21 de novembro de 2021 | 05h00
A acolhida dada ao ex-presidente Luiz Inácio Lula da Silva na Europa coincidiu com a apresentação, pela Comissão Europeia, da proposta de proibição da importação de produtos com origem no desmatamento. O timing sublinha os desafios do Brasil nesse cenário internacional dominado pela agenda ambiental.
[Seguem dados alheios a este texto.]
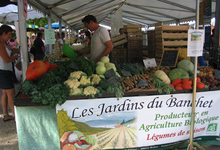 Jardins Du Banchet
Lula foi recebido por Olaf Scholz, provável futuro chanceler social-democrata alemão, Emmanuel Macron, presidente liberal francês, e Pedro Sánchez, primeiro-ministro socialista da Espanha. Scholz e Sánchez poderiam ser associados à “centro-esquerda”, e até mesmo Macron, por ter sido ministro das Finanças do presidente socialista François Hollande, embora tenha sido antes executivo do banco de investimentos Rothschild.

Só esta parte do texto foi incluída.